### [RECORDS SHOWN]
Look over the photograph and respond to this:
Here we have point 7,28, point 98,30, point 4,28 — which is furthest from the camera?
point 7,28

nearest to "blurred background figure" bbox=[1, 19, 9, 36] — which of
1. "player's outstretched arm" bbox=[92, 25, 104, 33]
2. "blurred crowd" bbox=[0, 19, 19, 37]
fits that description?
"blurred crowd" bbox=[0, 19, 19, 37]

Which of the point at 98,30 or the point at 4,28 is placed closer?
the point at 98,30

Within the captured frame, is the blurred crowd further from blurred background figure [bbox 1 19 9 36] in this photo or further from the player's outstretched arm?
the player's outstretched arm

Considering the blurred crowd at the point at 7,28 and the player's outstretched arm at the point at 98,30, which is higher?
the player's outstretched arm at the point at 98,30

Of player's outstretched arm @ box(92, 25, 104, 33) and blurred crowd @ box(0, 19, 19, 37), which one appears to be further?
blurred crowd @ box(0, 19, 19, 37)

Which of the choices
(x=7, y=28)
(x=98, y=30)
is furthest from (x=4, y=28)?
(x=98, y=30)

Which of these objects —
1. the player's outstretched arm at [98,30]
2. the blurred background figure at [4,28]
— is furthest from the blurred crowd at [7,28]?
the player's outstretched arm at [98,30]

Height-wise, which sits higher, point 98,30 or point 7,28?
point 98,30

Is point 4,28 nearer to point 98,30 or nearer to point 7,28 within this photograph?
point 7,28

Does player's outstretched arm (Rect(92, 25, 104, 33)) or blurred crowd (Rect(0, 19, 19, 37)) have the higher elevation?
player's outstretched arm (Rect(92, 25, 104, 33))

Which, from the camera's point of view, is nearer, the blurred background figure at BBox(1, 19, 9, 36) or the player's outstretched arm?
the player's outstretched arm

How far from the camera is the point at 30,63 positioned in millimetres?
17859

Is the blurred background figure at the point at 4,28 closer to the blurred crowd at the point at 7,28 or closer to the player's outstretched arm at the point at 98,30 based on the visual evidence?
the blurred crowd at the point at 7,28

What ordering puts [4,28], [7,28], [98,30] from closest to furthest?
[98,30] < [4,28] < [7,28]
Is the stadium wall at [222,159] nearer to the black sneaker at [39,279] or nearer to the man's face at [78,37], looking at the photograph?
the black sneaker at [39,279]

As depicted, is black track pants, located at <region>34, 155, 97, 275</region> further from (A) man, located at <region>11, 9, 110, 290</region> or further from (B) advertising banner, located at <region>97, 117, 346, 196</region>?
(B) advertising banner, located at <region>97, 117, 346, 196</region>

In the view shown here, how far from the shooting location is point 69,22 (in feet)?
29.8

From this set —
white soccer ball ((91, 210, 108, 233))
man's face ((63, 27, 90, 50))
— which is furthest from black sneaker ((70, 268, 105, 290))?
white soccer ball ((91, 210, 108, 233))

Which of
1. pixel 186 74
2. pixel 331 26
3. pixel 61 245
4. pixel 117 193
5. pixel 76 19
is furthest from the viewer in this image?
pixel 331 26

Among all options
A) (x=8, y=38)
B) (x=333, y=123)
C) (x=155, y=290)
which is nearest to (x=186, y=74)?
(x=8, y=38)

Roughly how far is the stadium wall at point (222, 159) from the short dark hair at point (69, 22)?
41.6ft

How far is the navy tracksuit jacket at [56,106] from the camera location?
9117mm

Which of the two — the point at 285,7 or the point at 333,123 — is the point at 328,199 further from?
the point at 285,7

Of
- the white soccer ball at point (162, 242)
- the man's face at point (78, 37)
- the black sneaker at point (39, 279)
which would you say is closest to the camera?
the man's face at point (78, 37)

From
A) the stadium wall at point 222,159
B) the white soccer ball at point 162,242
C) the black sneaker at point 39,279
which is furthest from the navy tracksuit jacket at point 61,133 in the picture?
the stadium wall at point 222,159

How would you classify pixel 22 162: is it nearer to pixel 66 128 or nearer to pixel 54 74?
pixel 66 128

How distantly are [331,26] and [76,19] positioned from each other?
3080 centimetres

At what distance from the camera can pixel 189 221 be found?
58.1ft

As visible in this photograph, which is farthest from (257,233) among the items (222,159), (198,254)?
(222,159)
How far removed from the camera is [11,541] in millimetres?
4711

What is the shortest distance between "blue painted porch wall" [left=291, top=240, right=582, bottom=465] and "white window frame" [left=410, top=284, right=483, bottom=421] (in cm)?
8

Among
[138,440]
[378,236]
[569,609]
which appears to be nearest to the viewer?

### [EXERCISE DESCRIPTION]
Put all of the lines above into a JSON list of strings, one string per line, and leave out the blank lines.

### [RESPONSE TO THE EXERCISE]
[
  "Look over the photograph and respond to this:",
  "Here we have point 7,28, point 98,30, point 4,28 — which is furthest from the camera?",
  "point 7,28",
  "nearest to \"blurred background figure\" bbox=[1, 19, 9, 36] — which of",
  "1. \"player's outstretched arm\" bbox=[92, 25, 104, 33]",
  "2. \"blurred crowd\" bbox=[0, 19, 19, 37]",
  "fits that description?",
  "\"blurred crowd\" bbox=[0, 19, 19, 37]",
  "Which of the point at 98,30 or the point at 4,28 is placed closer?",
  "the point at 98,30",
  "Within the captured frame, is the blurred crowd further from blurred background figure [bbox 1 19 9 36] in this photo or further from the player's outstretched arm?",
  "the player's outstretched arm",
  "Considering the blurred crowd at the point at 7,28 and the player's outstretched arm at the point at 98,30, which is higher?",
  "the player's outstretched arm at the point at 98,30",
  "Of player's outstretched arm @ box(92, 25, 104, 33) and blurred crowd @ box(0, 19, 19, 37), which one appears to be further?",
  "blurred crowd @ box(0, 19, 19, 37)",
  "Which of the choices",
  "(x=7, y=28)",
  "(x=98, y=30)",
  "is furthest from (x=4, y=28)?",
  "(x=98, y=30)",
  "Which of these objects —",
  "1. the player's outstretched arm at [98,30]",
  "2. the blurred background figure at [4,28]",
  "— is furthest from the blurred crowd at [7,28]?",
  "the player's outstretched arm at [98,30]",
  "Height-wise, which sits higher, point 98,30 or point 7,28?",
  "point 98,30",
  "Is point 4,28 nearer to point 98,30 or nearer to point 7,28 within this photograph?",
  "point 7,28",
  "Does player's outstretched arm (Rect(92, 25, 104, 33)) or blurred crowd (Rect(0, 19, 19, 37)) have the higher elevation?",
  "player's outstretched arm (Rect(92, 25, 104, 33))",
  "Which, from the camera's point of view, is nearer, the blurred background figure at BBox(1, 19, 9, 36) or the player's outstretched arm?",
  "the player's outstretched arm",
  "How far from the camera is the point at 30,63 positioned in millimetres?",
  "17859",
  "Is the blurred background figure at the point at 4,28 closer to the blurred crowd at the point at 7,28 or closer to the player's outstretched arm at the point at 98,30 based on the visual evidence?",
  "the blurred crowd at the point at 7,28",
  "What ordering puts [4,28], [7,28], [98,30] from closest to furthest?",
  "[98,30] < [4,28] < [7,28]",
  "Is the stadium wall at [222,159] nearer to the black sneaker at [39,279] or nearer to the man's face at [78,37], looking at the photograph?",
  "the black sneaker at [39,279]",
  "As depicted, is black track pants, located at <region>34, 155, 97, 275</region> further from (A) man, located at <region>11, 9, 110, 290</region> or further from (B) advertising banner, located at <region>97, 117, 346, 196</region>?",
  "(B) advertising banner, located at <region>97, 117, 346, 196</region>",
  "In the view shown here, how far from the shooting location is point 69,22 (in feet)?",
  "29.8",
  "From this set —",
  "white soccer ball ((91, 210, 108, 233))",
  "man's face ((63, 27, 90, 50))",
  "— which is furthest from black sneaker ((70, 268, 105, 290))?",
  "white soccer ball ((91, 210, 108, 233))",
  "Which of",
  "1. pixel 186 74",
  "2. pixel 331 26",
  "3. pixel 61 245",
  "4. pixel 117 193",
  "5. pixel 76 19",
  "is furthest from the viewer in this image?",
  "pixel 331 26",
  "Among all options",
  "A) (x=8, y=38)",
  "B) (x=333, y=123)",
  "C) (x=155, y=290)",
  "which is nearest to (x=186, y=74)?",
  "(x=8, y=38)",
  "Roughly how far is the stadium wall at point (222, 159) from the short dark hair at point (69, 22)?",
  "41.6ft",
  "How far is the navy tracksuit jacket at [56,106] from the camera location?",
  "9117mm",
  "Which of the two — the point at 285,7 or the point at 333,123 — is the point at 328,199 further from?",
  "the point at 285,7",
  "Of",
  "- the white soccer ball at point (162, 242)",
  "- the man's face at point (78, 37)",
  "- the black sneaker at point (39, 279)",
  "which would you say is closest to the camera?",
  "the man's face at point (78, 37)",
  "From",
  "A) the stadium wall at point 222,159",
  "B) the white soccer ball at point 162,242",
  "C) the black sneaker at point 39,279",
  "which is furthest from the navy tracksuit jacket at point 61,133 in the picture?",
  "the stadium wall at point 222,159",
  "How would you classify pixel 22 162: is it nearer to pixel 66 128 or nearer to pixel 54 74?",
  "pixel 66 128",
  "How distantly are [331,26] and [76,19] positioned from each other?",
  "3080 centimetres",
  "At what distance from the camera can pixel 189 221 be found?",
  "58.1ft",
  "As visible in this photograph, which is farthest from (257,233) among the items (222,159), (198,254)?",
  "(222,159)",
  "How far removed from the camera is [11,541] in millimetres?",
  "4711",
  "What is the shortest distance between \"blue painted porch wall\" [left=291, top=240, right=582, bottom=465] and \"white window frame\" [left=410, top=284, right=483, bottom=421] (in cm)?",
  "8",
  "Among",
  "[138,440]",
  "[378,236]",
  "[569,609]",
  "which appears to be nearest to the viewer?"
]